■ **Verilen Alıştırma**:
Atatürk'ün Sofya'daki anısını anlatan metinde "İşine gidecek olan köylünün" diye başlayan paragrafı, ana bilgilerini koruyarak kısa bir madde listesine dönüştürün.

■ **Belge Metni**:
*****

ANKARA'DAN

Milletin Efendiliğinden Köylülüğe

Öyle kolay ATATÜRK olunmuyor ki.

--Dönem Osmanlı dönemi; Enver Paşa da Sarayın en önemli Paşasıdır ve Mustafa Kemal ile de pek anlaştıkları söylenemez.

--İstemesede, Enver Paşa'nın müdahalesi ile 27 Ekim 1913'te Bulgaristan'ın başkenti Sofya'ya askeri ataşe olarak atanır.

--Osmanlı Devletinden 22 Eylül 1908'de bağımsızlığını ilan ederek ayrılan Bulgaristan daha beş yıllık devlettir.

--Atatürk, İstanbul'dan uzaklaştırıldığı için üzgündür.

--Devlet yeni olsa da, Başkent Sofya köklü bir şehirdir. Diplomatik misyonun her sabah kahvaltısını yaptığı bir pastanede Atatürk de kahvaltısını yapıp diplomatik misyona(Elçiliğe) oradan gidermiş.

--Yine böyle bir sabah, pastaneye sırtında torbası ile bir köylü girer ve bir masaya oturup garsondan süt ve iki dilim kek ister.

--İşine gidecek olan köylünün kıyafetlerini garson pek beğenmez ve servis yapmayacağını, gitmesini ister. Köylü itiraz eder ama İtiraza sinirlenen diğer garsonlarda gelir. Bunun üzerine sinirlenen köylü:

--"Senin sattığın sütü ben üretiyorum, senin sattığın pasta, börek, çöreğin ununu ben üretiyorum. Peynirini, yoğurdunu ben üretip veriyorum. Pastana koyduğun meyveleri ben üretiyorum ve sen benim ürettiklerimi bana vermiyorsun öyle mi? Hayır çıkmıyorum ve kahvaltımı burada yapacağım" der..

--Ortalık birden sessizleşir ve garsonlar hemen Köylünün istediklerini masasına servis ederler.

--Köylü de kahvaltısı bittikten sonra, kahvaltı parasını masaya fırlatarak torbasını da sırtına atıp çıkıp, gider.

--Mustafa Kemal (Atatürk), olanları şaşkınlık ile yakından izler ve not defterine şu notu düşer:

-- "Bir gün benim köylüm de bu köylü gibi olursa, MİLLET olduk demektir."

*****

[Mekânsal soru verisi satırları]
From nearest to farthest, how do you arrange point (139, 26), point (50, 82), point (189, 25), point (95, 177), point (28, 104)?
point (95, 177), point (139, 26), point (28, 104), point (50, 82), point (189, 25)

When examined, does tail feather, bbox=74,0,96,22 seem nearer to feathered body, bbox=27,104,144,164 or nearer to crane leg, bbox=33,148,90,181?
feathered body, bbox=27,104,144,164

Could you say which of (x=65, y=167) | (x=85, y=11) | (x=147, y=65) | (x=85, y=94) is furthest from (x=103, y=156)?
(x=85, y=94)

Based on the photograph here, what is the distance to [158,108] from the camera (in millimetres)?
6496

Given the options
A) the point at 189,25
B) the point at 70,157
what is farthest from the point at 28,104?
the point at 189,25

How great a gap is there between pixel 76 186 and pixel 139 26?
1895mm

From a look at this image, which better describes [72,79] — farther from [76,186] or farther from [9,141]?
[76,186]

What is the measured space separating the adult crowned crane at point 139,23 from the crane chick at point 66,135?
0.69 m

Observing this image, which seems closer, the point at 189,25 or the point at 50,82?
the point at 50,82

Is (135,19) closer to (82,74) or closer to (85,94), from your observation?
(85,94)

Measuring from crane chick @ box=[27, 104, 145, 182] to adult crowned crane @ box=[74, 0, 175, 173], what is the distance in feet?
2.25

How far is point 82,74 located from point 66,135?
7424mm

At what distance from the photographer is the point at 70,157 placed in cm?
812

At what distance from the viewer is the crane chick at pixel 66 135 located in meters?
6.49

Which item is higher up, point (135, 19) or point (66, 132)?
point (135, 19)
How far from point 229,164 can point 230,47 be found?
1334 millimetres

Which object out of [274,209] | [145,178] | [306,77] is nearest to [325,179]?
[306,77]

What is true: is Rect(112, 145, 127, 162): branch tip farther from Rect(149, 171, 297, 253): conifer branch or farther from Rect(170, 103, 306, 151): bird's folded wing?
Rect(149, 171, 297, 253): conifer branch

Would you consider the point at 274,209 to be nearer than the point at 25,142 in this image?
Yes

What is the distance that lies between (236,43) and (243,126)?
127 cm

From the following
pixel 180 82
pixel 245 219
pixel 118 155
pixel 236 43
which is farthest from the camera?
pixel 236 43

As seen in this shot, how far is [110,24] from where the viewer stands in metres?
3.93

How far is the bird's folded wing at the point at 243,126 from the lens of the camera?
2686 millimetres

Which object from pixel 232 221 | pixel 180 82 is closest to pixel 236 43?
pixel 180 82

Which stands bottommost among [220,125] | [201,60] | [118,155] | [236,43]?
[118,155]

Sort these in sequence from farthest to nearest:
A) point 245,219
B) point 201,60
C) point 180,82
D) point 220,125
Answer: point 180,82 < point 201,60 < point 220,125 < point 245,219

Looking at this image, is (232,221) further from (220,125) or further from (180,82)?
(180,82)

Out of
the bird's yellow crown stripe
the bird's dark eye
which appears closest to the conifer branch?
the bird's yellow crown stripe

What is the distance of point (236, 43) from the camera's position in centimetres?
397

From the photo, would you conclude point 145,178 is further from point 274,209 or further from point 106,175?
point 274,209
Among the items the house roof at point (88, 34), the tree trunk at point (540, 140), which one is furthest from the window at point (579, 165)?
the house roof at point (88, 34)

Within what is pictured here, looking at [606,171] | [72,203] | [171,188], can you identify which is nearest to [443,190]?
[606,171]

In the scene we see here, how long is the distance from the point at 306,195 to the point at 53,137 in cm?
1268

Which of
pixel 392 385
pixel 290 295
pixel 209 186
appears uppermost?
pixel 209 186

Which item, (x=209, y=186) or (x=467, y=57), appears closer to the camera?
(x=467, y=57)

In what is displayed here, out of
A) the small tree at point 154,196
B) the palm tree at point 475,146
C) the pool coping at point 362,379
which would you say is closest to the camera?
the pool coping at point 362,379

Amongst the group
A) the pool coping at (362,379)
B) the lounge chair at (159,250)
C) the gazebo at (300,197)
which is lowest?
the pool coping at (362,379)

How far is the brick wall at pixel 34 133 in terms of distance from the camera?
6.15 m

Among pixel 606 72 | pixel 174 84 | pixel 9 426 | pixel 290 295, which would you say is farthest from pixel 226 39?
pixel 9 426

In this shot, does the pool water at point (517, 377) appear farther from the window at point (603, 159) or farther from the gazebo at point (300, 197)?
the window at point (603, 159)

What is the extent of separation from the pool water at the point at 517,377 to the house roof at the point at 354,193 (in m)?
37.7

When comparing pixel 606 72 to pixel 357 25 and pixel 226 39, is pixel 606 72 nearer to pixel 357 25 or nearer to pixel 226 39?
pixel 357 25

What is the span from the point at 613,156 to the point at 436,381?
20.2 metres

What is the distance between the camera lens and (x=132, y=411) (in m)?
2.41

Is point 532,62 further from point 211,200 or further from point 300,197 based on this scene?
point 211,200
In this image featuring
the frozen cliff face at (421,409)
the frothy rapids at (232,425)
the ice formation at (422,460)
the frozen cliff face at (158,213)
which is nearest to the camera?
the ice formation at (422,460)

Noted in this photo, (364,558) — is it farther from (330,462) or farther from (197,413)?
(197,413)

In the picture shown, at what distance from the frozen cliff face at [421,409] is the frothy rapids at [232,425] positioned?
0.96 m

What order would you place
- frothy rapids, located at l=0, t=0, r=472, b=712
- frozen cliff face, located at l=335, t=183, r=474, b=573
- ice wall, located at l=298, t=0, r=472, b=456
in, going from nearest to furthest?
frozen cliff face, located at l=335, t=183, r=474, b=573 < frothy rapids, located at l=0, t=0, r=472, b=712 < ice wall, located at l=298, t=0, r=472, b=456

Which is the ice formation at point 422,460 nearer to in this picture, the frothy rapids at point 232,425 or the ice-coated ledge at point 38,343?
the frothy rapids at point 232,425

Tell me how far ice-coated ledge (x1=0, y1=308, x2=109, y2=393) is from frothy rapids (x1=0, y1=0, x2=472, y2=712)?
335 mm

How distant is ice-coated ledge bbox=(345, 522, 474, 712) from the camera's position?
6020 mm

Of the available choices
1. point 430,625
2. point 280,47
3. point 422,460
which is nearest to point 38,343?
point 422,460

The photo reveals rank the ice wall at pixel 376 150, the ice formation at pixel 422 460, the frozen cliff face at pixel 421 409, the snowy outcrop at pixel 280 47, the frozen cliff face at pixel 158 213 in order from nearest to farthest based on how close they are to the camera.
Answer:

*****

■ **Tamamlanan Görev**:
- Garson, işine gidecek köylünün kıyafetlerini pek beğenmez.
- Servis yapmayacağını söyler ve köylünün gitmesini ister.
- Köylü itiraz eder.
- İtiraza sinirlenen diğer garsonlar da gelir.
- Bunun üzerine köylü sinirlenir.